- [REQUESTS]:
1. Translate this sentence from the ELC 6i interview into Spanish: "The overall enclosure ensures laser safety and reduces the footprint."
2. Answer these questions from the ELC 6i interview, one line each:
(a) What position does Daniel Rujanoski hold at EMAG LaserTec?
(b) Over what span of time has the company implemented a large number of laser welding systems for powertrain components?
(c) How many process steps can the ELC 6i integrate in one machine?
3. Please output everything in the ELC 6i interview from "At the same" down to "reduces the footprint.", copied word for word.

- [TEXT PASSAGE]:
········

Daniel Rujanoski is Director of Global Sales & Applications at EMAG LaserTec and is responsible for technical sales and the Laser Application Center. In this interview, the expert in laser welding technology explains the technical features and cost-saving advantages of the new ELC 6i – a standardized laser welding cell for powertrain components.
Mr Rujanoski, the ELC 6i marks a paradigm shift from customer-specific individual solutions to a standardized system concept. What were the key drivers behind this strategic change?
The decision was based on a systematic analysis of market requirements over the past few years. Over the past two decades, we have implemented a large number of laser welding systems for powertrain components – most of them unique, one-off solutions with tailored process sequences and individual automation concepts. Every system looked different, and genuine repeat systems were rare. Such special solutions are generally associated with greater complexity, considerable engineering effort and correspondingly long delivery times.
At the same time, we are feeling the strong increase in cost pressure from our customers. The current discussion about the competitiveness of Germany and Europe as a business location is further amplifying this trend. We wanted to provide an answer to this with the ELC 6i. The concept was not created from scratch, but through the consistent analysis and standardization of proven process steps from our existing systems.
The ELC 6i is a standardized laser welding system for powertrain components. It integrates up to six process steps in one compact machine. The overall enclosure ensures laser safety and reduces the footprint.
What basic technical principles did you follow when designing the ELC 6i?

········

(Records of scene-based questions)
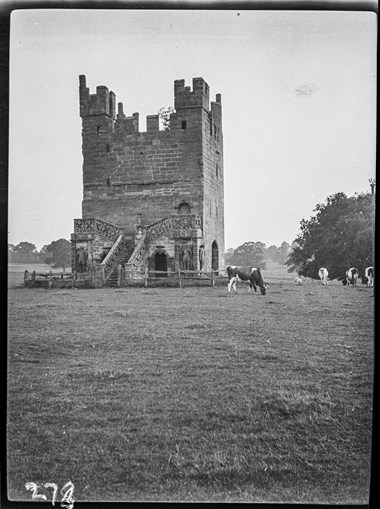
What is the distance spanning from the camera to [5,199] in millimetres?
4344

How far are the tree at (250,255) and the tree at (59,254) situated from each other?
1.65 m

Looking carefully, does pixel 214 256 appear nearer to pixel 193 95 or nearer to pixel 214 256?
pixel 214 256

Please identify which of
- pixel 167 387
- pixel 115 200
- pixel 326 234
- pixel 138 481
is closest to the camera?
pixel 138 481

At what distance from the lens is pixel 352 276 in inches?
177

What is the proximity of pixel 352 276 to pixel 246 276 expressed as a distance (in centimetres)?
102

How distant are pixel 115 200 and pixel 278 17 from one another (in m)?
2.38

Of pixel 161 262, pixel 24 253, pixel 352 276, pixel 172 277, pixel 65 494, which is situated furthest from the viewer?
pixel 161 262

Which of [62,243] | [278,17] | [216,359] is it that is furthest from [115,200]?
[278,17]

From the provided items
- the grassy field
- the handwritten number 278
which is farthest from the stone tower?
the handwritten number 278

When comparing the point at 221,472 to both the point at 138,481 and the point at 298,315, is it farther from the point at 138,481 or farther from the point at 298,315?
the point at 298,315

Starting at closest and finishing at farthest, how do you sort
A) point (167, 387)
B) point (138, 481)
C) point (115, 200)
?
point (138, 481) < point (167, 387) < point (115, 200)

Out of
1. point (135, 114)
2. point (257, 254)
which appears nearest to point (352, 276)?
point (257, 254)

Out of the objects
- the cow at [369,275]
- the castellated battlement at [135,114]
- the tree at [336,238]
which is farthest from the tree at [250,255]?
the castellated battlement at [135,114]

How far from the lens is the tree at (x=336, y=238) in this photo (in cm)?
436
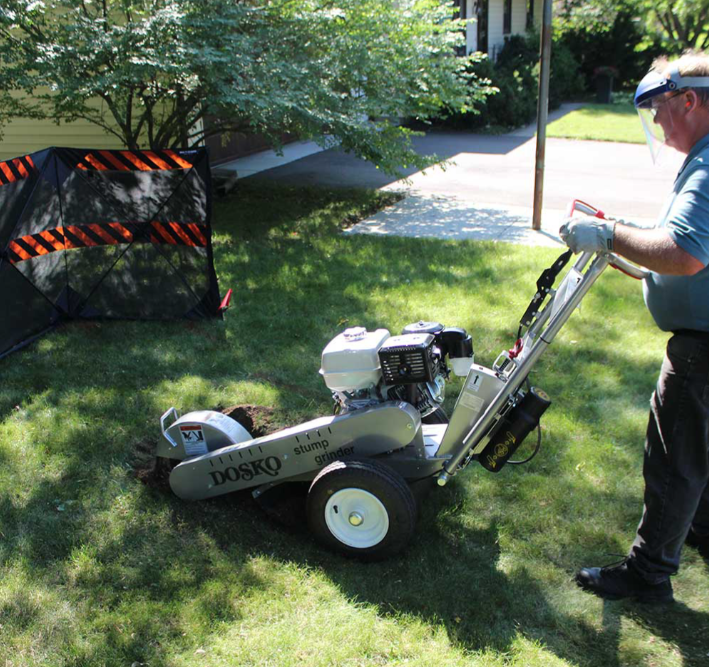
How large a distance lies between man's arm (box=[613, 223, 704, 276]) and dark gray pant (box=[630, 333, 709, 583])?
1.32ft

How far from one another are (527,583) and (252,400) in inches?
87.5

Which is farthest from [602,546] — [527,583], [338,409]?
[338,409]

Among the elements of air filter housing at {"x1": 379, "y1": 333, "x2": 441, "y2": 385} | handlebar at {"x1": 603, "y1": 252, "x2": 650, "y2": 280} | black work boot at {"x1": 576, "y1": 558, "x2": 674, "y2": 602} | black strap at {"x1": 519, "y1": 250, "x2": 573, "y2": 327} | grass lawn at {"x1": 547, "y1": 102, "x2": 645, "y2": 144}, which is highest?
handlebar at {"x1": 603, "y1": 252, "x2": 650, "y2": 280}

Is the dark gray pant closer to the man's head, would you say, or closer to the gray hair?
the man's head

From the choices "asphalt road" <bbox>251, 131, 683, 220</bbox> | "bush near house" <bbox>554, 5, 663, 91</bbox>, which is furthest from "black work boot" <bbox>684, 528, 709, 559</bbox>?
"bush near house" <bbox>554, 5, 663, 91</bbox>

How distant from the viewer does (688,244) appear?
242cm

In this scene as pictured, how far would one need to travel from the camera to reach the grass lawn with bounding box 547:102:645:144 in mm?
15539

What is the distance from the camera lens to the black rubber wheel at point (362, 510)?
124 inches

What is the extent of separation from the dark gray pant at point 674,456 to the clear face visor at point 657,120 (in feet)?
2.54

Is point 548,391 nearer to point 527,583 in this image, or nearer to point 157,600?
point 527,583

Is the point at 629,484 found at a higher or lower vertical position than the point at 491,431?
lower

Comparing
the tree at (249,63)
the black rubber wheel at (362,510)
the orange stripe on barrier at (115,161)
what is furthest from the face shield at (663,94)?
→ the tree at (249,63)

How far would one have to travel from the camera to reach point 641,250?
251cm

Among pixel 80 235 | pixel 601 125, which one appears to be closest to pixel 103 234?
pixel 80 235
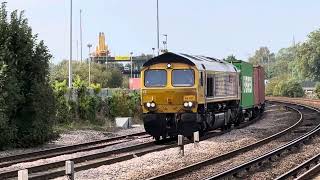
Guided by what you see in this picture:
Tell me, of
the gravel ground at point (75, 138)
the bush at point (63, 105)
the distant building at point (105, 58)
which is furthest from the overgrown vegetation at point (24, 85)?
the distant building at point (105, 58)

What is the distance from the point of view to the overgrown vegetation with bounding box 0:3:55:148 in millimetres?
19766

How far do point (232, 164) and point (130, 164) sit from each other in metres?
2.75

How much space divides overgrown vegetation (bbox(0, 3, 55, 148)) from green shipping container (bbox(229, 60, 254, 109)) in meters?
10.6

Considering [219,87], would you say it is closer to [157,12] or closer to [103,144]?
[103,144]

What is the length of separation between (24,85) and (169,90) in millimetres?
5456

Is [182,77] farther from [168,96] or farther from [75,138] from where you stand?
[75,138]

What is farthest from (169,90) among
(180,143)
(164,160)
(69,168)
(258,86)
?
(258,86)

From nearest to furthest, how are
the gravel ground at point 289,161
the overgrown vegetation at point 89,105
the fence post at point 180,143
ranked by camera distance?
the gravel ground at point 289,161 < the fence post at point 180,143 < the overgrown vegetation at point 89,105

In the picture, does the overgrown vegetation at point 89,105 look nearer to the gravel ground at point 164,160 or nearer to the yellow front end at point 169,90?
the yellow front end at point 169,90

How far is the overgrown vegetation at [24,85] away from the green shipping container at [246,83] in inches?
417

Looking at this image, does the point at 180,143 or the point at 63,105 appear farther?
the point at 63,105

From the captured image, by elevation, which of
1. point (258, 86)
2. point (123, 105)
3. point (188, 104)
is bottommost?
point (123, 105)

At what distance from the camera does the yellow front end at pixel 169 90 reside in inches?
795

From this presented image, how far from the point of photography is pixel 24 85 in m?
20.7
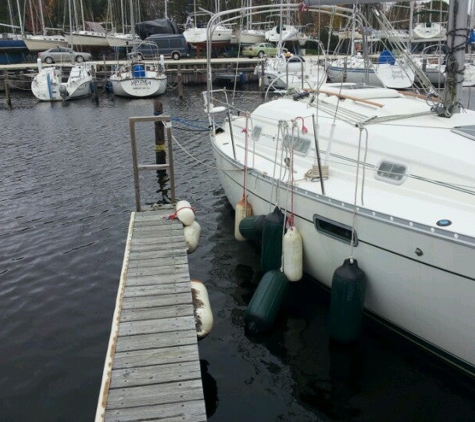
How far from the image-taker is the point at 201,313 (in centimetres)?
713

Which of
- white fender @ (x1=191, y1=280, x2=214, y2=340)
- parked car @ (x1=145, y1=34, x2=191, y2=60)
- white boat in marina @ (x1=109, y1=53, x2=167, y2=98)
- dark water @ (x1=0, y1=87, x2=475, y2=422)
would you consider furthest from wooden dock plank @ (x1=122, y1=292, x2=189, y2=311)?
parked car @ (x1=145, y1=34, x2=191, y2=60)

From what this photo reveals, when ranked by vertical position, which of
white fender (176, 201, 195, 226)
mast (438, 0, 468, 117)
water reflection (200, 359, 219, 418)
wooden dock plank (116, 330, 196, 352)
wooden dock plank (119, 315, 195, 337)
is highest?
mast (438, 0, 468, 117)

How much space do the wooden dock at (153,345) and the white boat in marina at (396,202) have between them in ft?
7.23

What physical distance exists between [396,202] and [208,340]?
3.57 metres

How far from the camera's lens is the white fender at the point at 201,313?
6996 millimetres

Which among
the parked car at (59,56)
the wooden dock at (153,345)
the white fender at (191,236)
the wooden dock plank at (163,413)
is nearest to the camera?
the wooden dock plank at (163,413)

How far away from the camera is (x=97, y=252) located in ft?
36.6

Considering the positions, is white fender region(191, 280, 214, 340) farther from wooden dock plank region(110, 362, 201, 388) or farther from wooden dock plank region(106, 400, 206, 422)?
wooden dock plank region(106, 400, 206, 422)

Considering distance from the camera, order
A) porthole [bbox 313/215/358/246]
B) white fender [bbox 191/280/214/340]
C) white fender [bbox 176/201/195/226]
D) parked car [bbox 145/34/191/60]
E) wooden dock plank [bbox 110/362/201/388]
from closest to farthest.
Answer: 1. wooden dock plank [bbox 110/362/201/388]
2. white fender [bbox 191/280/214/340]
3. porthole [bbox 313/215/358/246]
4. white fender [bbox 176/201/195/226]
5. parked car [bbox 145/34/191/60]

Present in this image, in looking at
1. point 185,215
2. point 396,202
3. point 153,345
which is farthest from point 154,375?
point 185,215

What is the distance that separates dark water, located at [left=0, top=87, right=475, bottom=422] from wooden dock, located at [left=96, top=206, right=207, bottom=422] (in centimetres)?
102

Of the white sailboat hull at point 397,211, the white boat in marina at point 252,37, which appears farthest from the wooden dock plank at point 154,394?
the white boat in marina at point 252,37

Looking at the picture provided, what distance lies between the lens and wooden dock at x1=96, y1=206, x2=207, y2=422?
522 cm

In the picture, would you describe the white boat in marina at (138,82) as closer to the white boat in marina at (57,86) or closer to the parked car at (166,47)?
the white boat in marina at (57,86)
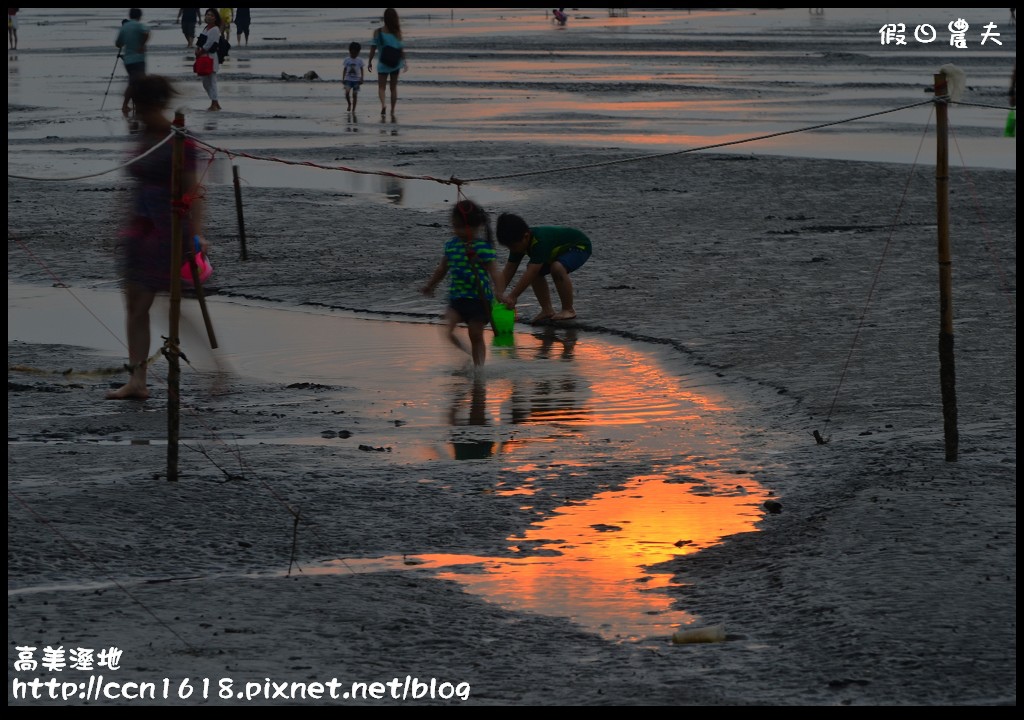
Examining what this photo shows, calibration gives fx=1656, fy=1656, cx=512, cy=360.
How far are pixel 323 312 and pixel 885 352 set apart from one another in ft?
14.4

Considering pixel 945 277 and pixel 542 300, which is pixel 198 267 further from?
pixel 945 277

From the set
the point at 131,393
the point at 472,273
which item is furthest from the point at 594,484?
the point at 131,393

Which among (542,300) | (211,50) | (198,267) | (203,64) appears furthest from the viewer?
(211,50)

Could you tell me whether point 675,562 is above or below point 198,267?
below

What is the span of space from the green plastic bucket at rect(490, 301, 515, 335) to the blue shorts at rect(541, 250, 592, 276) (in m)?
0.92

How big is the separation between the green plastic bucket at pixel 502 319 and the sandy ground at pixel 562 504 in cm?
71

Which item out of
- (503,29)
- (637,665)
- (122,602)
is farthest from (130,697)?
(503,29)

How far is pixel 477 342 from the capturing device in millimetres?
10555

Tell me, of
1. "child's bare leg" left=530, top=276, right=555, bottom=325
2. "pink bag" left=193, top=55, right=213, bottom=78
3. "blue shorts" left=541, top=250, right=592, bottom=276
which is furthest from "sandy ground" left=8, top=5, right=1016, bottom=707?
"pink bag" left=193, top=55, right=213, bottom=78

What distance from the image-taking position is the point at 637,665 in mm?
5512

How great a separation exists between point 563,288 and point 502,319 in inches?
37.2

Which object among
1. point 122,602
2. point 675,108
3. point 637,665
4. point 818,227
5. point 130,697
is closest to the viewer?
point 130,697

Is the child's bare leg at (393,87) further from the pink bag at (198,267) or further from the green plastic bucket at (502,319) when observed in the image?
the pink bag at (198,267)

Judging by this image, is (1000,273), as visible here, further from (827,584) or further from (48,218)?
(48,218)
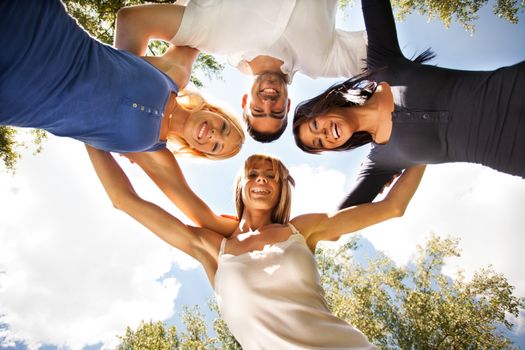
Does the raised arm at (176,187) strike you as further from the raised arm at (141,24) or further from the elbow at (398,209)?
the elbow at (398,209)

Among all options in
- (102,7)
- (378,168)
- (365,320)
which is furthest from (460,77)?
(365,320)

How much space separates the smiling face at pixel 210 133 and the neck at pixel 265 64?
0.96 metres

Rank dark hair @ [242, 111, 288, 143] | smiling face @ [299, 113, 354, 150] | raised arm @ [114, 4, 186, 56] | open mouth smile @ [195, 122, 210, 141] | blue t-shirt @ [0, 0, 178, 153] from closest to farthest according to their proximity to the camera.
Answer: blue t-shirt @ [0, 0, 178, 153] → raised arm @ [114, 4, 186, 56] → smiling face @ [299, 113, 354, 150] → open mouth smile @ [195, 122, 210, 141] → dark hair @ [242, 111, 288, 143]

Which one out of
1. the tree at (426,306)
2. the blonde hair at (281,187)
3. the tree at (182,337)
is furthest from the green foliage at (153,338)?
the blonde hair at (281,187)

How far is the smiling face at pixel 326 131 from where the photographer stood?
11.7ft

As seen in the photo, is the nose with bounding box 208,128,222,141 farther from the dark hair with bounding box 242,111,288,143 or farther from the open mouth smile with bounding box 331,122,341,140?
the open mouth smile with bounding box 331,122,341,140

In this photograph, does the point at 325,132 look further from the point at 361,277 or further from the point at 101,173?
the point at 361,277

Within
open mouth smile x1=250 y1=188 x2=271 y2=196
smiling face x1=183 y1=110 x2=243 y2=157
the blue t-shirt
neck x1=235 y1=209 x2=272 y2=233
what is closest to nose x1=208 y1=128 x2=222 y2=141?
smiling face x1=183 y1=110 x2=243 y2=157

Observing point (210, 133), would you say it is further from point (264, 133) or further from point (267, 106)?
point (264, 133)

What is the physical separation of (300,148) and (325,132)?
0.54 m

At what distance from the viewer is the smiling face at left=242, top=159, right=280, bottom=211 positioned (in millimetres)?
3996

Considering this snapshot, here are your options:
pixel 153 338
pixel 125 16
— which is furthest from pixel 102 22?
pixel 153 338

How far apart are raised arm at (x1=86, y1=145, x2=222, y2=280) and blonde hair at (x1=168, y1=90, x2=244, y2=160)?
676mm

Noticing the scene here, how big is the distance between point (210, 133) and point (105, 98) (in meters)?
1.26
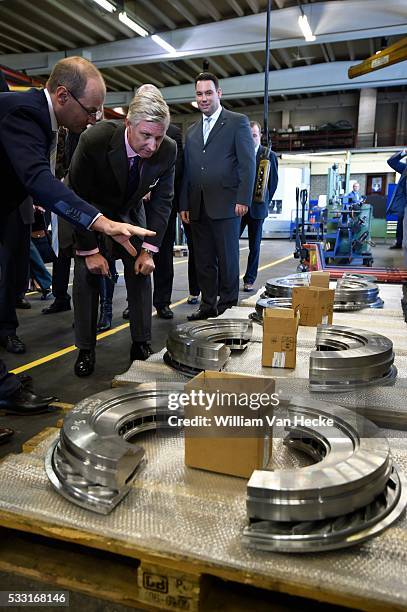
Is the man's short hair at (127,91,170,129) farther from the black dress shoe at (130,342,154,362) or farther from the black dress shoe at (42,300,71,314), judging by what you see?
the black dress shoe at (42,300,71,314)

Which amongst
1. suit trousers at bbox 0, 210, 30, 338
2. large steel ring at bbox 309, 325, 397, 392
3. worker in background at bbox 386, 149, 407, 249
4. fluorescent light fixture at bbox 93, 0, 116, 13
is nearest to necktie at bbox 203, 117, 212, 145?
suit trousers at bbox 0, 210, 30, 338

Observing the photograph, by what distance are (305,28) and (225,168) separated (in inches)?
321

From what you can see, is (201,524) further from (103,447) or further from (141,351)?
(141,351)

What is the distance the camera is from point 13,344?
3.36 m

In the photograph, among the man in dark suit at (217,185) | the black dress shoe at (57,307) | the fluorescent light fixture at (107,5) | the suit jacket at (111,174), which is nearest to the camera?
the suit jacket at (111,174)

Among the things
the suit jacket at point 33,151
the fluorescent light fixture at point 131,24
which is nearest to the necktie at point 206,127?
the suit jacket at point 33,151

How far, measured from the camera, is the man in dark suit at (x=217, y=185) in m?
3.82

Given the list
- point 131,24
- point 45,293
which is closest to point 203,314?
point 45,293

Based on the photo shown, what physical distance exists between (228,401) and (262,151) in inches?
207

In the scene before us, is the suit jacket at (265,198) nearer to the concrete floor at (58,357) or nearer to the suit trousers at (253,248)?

········

- [TASK RESPONSES]:
1. La carcasa completa garantiza la seguridad láser y reduce la superficie ocupada.

2.
(a) Director of Global Sales & Applications
(b) The past two decades
(c) Up to six

3.
At the same time, we are feeling the strong increase in cost pressure from our customers. The current discussion about the competitiveness of Germany and Europe as a business location is further amplifying this trend. We wanted to provide an answer to this with the ELC 6i. The concept was not created from scratch, but through the consistent analysis and standardization of proven process steps from our existing systems.
The ELC 6i is a standardized laser welding system for powertrain components. It integrates up to six process steps in one compact machine. The overall enclosure ensures laser safety and reduces the footprint.